Lightweight lexical augmentation for robust transformer-based student feedback classification
摘要
Transformer-based models such as RoBERTa achieve state-of-the-art performance in text classification, yet their effectiveness is constrained in educational settings where annotated student feedback is limited, heterogeneous, and institution-specific. This study examines the extent to which a lightweight lexical augmentation strategy can enhance model robustness under such low-resource conditions. A minimal reversible perturbation, character-level inversion of a single randomly selected word per sentence is applied to expand a student feedback dataset without relying on external corpora or generative models. RoBERTa is fine-tuned under two conditions: using real data alone and using a combination of real and synthetically augmented samples. Empirical evaluation demonstrates statistically significant improvements with augmentation. Classification accuracy increases by 3.2%, the F1-score improves by 0.032, and final training loss decreases by approximately 32% (p < 0.05 via paired bootstrap resampling).

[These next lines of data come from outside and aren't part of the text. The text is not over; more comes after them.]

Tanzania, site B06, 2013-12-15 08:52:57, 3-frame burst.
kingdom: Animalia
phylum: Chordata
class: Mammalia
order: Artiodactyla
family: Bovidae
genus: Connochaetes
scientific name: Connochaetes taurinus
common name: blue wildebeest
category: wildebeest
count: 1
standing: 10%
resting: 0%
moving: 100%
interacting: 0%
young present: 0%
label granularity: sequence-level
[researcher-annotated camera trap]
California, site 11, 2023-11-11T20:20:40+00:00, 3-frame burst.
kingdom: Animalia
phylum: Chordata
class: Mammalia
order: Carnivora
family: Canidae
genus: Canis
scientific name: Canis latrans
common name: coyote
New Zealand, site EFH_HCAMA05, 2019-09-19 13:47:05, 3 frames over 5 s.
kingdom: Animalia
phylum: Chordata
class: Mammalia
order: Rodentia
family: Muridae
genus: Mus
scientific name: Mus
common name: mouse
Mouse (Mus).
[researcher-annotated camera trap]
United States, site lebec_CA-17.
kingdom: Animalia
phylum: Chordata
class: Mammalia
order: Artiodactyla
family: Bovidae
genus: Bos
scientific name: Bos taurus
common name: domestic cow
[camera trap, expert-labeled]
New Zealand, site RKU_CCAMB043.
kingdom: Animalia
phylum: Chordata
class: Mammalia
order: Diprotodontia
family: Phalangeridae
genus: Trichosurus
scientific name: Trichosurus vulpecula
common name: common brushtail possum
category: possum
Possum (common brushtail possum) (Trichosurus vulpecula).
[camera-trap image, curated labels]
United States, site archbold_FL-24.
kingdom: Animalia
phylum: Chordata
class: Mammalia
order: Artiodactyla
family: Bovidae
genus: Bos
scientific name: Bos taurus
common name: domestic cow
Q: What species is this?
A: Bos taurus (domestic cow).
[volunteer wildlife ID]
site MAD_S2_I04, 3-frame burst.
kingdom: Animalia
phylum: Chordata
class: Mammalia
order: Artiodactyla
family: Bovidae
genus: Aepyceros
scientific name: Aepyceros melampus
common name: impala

Confusion matrix analysis further reveals reductions in both false positives (–32.5%) and false negatives (–10.3%), indicating improved sensitivity and specificity in capturing subtle sentiment cues common in educational feedback. These findings show that controlled lexical perturbation despite its simplicity can regularize transformer models effectively, improving generalization without adding computational burden or semantic drift. The approach provides a practical and reproducible pathway for institutions seeking scalable solutions for automated feedback analysis, adaptive learning analytics, and student support systems in data-constrained environments.